Saturday, October 20, 2012

Fast Food Nation by Eric Schlosser




Published in 2001



At a 1999 conference on foodservice equipment, top American executives from Burger King, McDonald’s, and Tricon Global Restaurants, Inc. (the owner of Taco Bell, Pizza Hut and KFC) appeared together on a panel to discuss labor shortages, employee training, computerization, and the latest kitchen technology. At the time the three corporations employed about 3.7 million people worldwide, operating about 60,000 restaurants, opening a new one every two hours. Putting aside their intense rivalry for customers, the executives had realized at a gathering the previous evening that when it came to labor issues, they were incomplete agreement: “We are aligned as a team to support this industry,” Dave Brewer, vice president of engineering at KFC explained.
^^^^^^^^
--- What is needed ---
Copy the Fast Food Nation passage from "Published in 2001" to "at KFC explained.".

[Recorded data]
^^^^^^^^
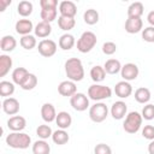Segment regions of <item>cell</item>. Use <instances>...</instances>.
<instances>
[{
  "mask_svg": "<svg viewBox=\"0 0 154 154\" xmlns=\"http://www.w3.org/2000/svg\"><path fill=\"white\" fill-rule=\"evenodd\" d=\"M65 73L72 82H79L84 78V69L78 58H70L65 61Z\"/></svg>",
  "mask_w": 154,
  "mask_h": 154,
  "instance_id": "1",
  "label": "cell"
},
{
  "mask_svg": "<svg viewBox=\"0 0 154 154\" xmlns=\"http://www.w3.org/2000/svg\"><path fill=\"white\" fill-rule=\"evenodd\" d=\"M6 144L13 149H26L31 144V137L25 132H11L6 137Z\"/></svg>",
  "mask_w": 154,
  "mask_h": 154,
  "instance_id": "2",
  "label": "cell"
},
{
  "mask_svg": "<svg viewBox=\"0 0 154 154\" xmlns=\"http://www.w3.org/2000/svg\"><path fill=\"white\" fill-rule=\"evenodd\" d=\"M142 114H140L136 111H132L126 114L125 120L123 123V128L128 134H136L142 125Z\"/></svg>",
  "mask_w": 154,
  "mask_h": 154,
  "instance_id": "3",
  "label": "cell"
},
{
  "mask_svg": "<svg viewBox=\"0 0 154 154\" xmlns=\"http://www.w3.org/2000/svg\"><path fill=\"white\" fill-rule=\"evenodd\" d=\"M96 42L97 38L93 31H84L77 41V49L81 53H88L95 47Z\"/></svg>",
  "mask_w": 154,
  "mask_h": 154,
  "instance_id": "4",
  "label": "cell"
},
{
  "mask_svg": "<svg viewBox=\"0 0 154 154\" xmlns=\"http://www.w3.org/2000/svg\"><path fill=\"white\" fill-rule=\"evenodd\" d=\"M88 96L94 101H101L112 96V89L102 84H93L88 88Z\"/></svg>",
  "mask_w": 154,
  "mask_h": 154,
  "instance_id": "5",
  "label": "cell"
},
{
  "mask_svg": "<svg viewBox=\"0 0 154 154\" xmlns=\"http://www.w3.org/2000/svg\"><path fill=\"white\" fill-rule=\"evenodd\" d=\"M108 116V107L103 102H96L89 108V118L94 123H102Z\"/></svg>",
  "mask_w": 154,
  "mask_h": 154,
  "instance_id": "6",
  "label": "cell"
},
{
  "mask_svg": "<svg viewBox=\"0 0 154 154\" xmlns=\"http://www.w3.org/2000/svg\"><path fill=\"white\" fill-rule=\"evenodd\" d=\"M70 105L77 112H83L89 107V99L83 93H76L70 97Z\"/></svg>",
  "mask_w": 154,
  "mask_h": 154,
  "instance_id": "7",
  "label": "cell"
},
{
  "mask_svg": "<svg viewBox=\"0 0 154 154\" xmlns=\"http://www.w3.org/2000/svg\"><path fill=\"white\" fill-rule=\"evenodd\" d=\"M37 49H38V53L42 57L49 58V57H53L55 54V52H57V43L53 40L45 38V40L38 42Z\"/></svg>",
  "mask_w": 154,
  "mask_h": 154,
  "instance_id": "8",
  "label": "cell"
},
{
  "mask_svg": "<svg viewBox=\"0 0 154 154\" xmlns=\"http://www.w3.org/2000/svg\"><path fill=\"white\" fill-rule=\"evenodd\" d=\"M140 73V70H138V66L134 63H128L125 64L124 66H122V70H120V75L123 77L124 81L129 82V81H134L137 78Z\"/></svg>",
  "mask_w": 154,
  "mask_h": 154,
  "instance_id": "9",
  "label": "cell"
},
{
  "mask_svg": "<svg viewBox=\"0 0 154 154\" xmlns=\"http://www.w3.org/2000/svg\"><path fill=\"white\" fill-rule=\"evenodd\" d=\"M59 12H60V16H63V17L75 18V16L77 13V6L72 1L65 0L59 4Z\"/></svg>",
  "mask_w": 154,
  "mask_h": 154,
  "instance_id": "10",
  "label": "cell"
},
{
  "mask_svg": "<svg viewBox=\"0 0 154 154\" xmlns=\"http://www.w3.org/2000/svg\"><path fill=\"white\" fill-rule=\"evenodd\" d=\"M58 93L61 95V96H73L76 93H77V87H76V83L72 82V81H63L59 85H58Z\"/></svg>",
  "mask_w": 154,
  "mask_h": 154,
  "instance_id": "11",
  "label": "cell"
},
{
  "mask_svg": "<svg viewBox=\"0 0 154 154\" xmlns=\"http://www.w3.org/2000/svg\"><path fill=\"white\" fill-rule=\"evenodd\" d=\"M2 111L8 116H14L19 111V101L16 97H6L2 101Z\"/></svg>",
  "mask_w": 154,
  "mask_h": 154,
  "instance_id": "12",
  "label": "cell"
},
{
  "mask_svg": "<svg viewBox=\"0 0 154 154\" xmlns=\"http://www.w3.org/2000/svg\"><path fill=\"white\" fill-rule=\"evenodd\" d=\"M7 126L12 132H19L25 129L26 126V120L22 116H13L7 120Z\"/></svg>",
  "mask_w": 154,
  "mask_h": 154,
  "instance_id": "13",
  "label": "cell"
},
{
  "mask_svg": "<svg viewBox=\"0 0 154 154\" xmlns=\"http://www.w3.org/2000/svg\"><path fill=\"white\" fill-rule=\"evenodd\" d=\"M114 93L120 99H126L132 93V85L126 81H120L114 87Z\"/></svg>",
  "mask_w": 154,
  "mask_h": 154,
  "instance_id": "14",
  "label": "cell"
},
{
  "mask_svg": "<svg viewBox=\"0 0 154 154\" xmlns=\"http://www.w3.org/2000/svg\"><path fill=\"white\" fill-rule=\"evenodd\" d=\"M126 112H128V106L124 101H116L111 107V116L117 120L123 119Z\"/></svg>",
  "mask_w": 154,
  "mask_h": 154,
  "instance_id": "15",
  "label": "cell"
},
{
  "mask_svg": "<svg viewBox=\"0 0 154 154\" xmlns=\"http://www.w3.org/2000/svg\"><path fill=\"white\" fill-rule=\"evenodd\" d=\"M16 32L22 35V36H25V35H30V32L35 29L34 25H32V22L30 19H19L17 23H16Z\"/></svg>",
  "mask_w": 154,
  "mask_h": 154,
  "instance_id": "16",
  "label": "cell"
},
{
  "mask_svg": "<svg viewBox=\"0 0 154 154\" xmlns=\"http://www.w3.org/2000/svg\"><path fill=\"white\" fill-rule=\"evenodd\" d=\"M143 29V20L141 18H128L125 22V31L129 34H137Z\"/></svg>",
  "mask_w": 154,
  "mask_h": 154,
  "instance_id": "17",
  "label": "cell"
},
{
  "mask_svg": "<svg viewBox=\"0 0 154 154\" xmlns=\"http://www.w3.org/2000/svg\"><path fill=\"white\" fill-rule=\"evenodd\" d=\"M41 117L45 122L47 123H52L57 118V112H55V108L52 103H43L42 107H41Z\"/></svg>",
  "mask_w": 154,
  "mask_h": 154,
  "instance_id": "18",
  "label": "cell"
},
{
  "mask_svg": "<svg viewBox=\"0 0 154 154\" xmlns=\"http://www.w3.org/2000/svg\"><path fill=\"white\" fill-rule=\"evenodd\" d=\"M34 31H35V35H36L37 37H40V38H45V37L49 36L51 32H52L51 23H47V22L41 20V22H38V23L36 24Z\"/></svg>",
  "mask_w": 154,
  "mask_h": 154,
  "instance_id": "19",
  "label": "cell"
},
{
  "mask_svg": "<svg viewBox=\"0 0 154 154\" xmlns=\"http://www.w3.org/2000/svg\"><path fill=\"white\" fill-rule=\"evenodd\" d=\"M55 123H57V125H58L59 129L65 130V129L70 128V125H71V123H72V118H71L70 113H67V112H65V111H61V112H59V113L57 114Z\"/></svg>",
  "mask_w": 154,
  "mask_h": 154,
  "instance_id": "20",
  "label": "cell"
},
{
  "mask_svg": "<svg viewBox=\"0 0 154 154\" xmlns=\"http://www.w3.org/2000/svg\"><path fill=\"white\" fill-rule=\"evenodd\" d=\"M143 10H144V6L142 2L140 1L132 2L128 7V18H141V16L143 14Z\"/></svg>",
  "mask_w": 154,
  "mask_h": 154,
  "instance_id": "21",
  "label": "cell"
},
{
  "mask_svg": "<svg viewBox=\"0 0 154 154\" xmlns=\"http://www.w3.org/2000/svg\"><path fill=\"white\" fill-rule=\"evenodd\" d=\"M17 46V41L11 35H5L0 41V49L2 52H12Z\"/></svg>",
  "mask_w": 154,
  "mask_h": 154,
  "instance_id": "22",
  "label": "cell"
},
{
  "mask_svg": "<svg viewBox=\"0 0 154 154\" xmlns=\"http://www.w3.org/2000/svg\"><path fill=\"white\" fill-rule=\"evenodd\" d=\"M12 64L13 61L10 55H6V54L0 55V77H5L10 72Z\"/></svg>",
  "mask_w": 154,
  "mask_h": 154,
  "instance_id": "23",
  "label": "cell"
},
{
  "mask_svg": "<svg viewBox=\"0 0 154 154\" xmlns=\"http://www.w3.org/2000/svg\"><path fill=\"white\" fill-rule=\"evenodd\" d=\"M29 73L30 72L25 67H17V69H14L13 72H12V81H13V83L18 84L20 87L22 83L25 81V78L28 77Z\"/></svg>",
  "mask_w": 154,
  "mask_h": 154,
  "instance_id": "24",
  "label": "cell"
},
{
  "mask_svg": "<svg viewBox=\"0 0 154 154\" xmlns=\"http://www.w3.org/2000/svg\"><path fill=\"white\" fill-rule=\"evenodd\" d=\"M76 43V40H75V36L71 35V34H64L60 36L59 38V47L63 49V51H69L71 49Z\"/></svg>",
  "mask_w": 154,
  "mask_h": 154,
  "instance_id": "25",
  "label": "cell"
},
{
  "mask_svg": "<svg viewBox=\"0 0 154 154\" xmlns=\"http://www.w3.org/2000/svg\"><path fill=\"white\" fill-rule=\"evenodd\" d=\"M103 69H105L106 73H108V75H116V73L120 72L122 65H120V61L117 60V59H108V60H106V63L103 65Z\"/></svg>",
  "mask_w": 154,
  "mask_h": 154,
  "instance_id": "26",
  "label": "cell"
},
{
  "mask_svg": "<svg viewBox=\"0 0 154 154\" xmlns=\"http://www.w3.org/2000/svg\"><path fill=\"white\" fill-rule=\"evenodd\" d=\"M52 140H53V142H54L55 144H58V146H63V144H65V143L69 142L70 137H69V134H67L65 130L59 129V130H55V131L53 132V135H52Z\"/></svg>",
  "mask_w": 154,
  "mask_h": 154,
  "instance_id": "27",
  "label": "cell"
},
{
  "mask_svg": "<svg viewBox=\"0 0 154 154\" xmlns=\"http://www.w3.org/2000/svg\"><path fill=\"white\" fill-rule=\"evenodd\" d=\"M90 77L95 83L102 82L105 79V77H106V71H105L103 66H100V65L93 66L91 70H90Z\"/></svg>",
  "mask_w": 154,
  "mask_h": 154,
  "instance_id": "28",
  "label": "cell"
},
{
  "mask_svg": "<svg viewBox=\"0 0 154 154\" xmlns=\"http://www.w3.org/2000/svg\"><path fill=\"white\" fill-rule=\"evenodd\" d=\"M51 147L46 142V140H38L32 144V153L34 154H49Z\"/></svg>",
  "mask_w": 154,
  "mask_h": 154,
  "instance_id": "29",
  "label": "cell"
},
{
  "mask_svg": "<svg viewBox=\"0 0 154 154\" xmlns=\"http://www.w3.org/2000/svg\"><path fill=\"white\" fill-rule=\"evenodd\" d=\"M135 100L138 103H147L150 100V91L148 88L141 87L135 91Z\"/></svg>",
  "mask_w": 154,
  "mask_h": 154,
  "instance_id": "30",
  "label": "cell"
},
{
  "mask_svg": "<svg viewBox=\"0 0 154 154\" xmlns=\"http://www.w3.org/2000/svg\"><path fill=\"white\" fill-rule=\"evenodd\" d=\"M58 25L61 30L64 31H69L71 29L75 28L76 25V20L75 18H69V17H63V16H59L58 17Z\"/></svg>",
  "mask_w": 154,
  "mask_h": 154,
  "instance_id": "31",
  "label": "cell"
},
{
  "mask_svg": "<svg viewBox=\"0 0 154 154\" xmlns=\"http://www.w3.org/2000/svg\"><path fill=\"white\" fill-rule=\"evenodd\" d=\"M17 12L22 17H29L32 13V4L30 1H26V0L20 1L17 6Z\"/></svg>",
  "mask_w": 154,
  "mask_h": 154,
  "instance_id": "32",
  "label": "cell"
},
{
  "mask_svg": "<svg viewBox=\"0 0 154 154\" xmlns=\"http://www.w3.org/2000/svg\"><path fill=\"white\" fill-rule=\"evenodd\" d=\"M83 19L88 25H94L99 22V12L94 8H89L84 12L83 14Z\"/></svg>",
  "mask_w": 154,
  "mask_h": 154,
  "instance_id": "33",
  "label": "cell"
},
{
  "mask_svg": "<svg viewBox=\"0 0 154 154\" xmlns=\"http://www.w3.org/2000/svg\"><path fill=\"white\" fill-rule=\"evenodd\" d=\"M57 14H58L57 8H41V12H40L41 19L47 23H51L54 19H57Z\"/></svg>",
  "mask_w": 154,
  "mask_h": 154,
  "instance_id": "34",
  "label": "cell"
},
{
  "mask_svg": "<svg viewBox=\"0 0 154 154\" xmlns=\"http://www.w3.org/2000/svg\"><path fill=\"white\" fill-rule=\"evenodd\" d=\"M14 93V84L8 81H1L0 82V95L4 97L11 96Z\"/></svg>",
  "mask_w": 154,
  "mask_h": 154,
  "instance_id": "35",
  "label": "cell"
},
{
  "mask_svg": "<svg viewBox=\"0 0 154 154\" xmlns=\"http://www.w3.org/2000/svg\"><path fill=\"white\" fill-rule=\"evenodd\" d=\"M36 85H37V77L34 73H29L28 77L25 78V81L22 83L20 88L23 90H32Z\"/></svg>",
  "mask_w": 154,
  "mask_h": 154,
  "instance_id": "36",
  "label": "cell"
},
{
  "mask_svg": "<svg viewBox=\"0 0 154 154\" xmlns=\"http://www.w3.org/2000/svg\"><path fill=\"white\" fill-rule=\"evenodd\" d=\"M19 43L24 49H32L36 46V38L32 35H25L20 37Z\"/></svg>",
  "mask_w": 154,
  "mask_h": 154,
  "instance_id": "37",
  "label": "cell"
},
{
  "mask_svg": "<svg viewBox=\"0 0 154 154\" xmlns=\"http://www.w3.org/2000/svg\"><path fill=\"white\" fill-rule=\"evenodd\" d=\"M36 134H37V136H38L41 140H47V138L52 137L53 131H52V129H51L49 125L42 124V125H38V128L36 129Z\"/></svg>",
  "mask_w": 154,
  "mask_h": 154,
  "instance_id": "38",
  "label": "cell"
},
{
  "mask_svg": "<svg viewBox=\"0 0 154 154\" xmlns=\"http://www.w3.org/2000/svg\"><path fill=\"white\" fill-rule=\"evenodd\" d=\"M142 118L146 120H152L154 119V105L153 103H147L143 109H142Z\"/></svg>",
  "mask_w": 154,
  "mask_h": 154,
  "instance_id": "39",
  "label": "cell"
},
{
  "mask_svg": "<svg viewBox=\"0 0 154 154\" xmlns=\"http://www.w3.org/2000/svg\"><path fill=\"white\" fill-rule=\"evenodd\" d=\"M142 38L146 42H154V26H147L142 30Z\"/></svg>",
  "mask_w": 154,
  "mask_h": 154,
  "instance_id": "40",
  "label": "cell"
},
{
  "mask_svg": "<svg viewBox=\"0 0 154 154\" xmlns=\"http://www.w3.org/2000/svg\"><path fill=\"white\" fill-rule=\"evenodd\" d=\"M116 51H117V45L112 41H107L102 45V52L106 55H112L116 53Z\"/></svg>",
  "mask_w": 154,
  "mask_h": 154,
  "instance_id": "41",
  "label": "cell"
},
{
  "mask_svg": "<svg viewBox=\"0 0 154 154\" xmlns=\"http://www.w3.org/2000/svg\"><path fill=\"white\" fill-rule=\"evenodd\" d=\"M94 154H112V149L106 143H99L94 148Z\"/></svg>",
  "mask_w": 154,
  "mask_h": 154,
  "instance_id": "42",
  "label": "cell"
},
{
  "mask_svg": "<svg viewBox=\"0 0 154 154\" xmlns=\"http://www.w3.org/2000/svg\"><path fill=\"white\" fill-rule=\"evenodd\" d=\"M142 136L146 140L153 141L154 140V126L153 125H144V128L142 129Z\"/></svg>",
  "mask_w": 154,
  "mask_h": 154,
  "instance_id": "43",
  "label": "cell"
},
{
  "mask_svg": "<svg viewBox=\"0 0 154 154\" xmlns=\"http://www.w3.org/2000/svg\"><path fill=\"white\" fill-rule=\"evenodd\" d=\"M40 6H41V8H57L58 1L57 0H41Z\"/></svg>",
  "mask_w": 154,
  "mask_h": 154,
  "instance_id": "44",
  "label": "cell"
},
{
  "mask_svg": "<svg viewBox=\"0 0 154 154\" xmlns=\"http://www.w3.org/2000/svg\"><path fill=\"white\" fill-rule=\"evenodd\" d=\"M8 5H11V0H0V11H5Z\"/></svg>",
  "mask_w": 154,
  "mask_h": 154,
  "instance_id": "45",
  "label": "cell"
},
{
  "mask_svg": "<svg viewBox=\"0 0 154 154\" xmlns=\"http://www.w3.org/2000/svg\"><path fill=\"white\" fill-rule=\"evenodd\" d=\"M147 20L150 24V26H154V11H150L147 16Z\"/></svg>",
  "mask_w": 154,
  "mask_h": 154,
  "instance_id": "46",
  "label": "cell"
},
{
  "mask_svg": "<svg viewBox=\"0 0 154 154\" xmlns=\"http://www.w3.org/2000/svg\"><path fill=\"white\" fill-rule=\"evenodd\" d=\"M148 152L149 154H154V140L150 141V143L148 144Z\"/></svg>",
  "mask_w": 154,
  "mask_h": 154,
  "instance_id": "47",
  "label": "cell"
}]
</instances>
^^^^^^^^
--- Exercise result ---
Published in 2001



At a 1999 conference on foodservice equipment, top American executives from Burger King, McDonald’s, and Tricon Global Restaurants, Inc. (the owner of Taco Bell, Pizza Hut and KFC) appeared together on a panel to discuss labor shortages, employee training, computerization, and the latest kitchen technology. At the time the three corporations employed about 3.7 million people worldwide, operating about 60,000 restaurants, opening a new one every two hours. Putting aside their intense rivalry for customers, the executives had realized at a gathering the previous evening that when it came to labor issues, they were incomplete agreement: “We are aligned as a team to support this industry,” Dave Brewer, vice president of engineering at KFC explained.